**TASK DIRECTIONS**
Please reproduce part of the passage on 420 versus 440A stainless steel word for word: begin at the words "AISI 420 and" and stop after "localized wear resistance.".

-- BEGIN SOURCE PASSAGE --

420 vs 440A – Composition, Heat Treatment, Properties, and Applications

Introduction

AISI 420 and AISI 440A are martensitic stainless steels commonly considered where a balance of corrosion resistance, hardness, and cost is required. Engineers, procurement managers, and manufacturing planners routinely face a trade-off: lower-alloyed grades that are easier to form and weld versus higher-carbon, higher-chromium grades that achieve greater hardenability and edge retention. Typical decision contexts include cutlery and blade design, valve and pump components, bearing rings, and components requiring localized wear resistance.

The principal practical difference between the two is a trade-off between achievable hardness/wear resistance and retained toughness/service ductility: 440A is formulated to attain higher hardness and wear resistance after heat treatment, while 420 provides relatively better toughness, simpler processing, and improved weldability and formability in many production routes. Because both are martensitic stainless grades, they are often compared for mid-range stainless tool and cutlery applications.

1. Standards and Designations

• 420: Commonly referenced under AISI/ASTM/UNS as AISI 420 (UNS S42000); equivalent grades appear in EN and JIS lists (often under martensitic stainless designations). Classified as martensitic stainless steel.

-- END SOURCE PASSAGE --
-- BEGIN GIVEN INFORMATION --

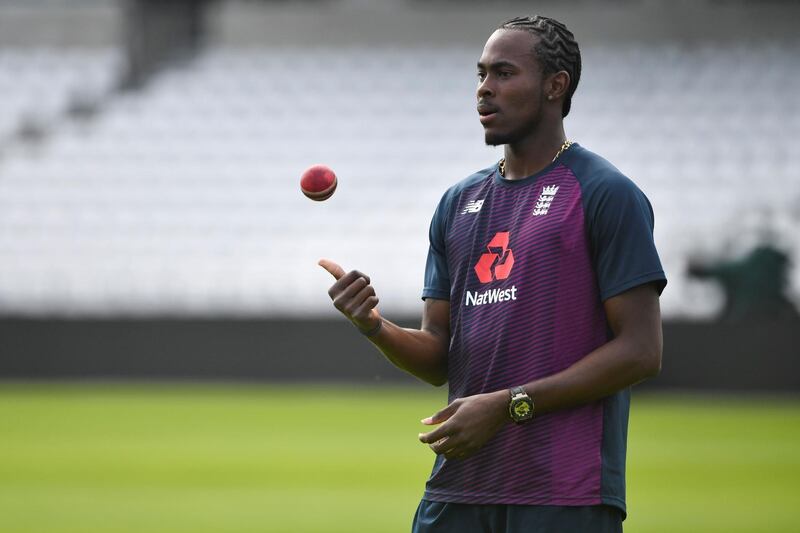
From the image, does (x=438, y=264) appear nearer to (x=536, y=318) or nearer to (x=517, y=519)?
(x=536, y=318)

-- END GIVEN INFORMATION --

**REPLY TO THE EXERCISE**
AISI 420 and AISI 440A are martensitic stainless steels commonly considered where a balance of corrosion resistance, hardness, and cost is required. Engineers, procurement managers, and manufacturing planners routinely face a trade-off: lower-alloyed grades that are easier to form and weld versus higher-carbon, higher-chromium grades that achieve greater hardenability and edge retention. Typical decision contexts include cutlery and blade design, valve and pump components, bearing rings, and components requiring localized wear resistance.